**CONSIGNES:**
1) Recopiez le passage de la discussion sur les blocages d'emerge depuis « Depuis quelques temps, je » jusqu'à « Calculating dependencies... done! » inclus.
2) Rédigez la suite de la discussion sur les blocages d'emerge, à partir de sa dernière phrase.

**DOCUMENT:**
# [EMERGE] question sur les [block b] [RESOLU]

## floc_12

Bonjour,

Depuis quelques temps, je rencontre des erreurs du style [blocks b     ] <blablabla. Aujourd'hui, j'en ai 3 :

 *Quote:*   

> These are the packages that would be merged, in order:
> 
> Calculating dependencies... done!
> 
> .......   blablabla   .......
> ...

 

Je comprends les erreurs "inverse" (du style >=blablabla is blocking ...) où il suffit de bloquer la nouvelle version de l'application a installer, mais je ne comprends pas trop ces erreurs.

Que faut il faire exactement dans ces cas la pour passer le problème proprement (la dernière fois, j'ai validé et je n'ai pas eu de problème). Bloquer les versions antérieures ???? Ignorer et continuer ???

**DONNÉES:**
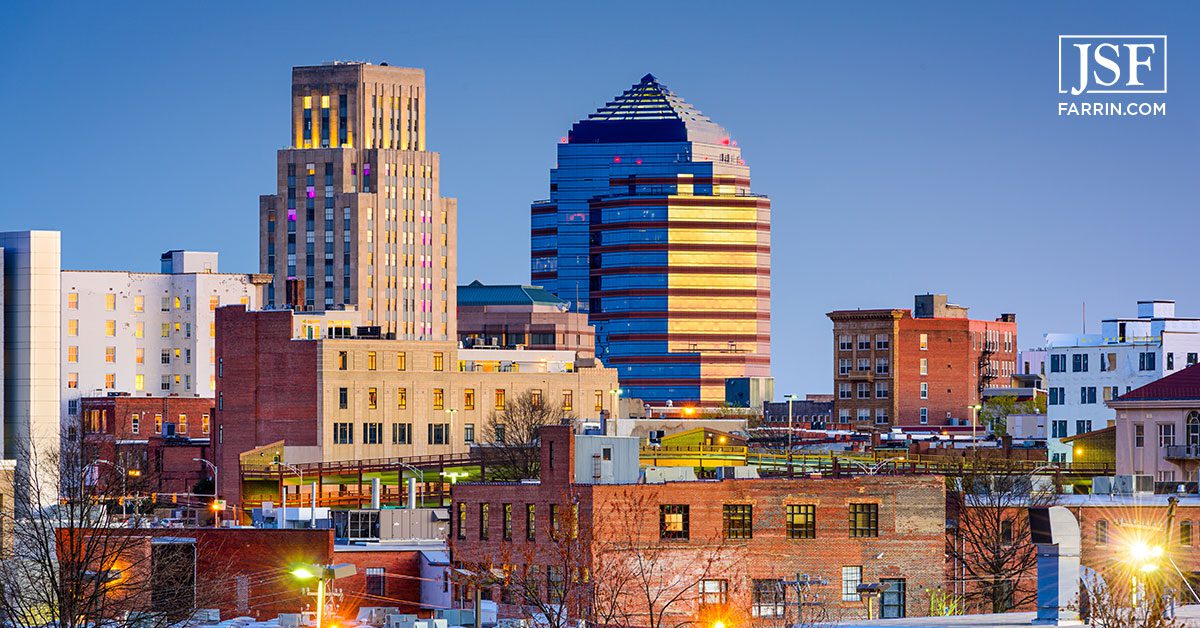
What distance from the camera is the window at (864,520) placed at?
397 feet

**RÉPONSES:**
1)
Depuis quelques temps, je rencontre des erreurs du style [blocks b     ] <blablabla. Aujourd'hui, j'en ai 3 :

 *Quote:*   

> These are the packages that would be merged, in order:
> 
> Calculating dependencies... done!

2)
Merci.Last edited by floc_12 on Thu Feb 24, 2011 9:55 pm; edited 1 time in total

----------

## netfab

Salut,

Tu n'as rien à faire. C'est pour cela que ces blocages apparaissent en bleu foncé, ils sont juste là pour t'indiquer qu'il existe un conflit entre différentes versions de 2 paquets, mais que ce conflit est automatiquement résolu par portage en upgradant et/ou désinstallant certains de ces paquets.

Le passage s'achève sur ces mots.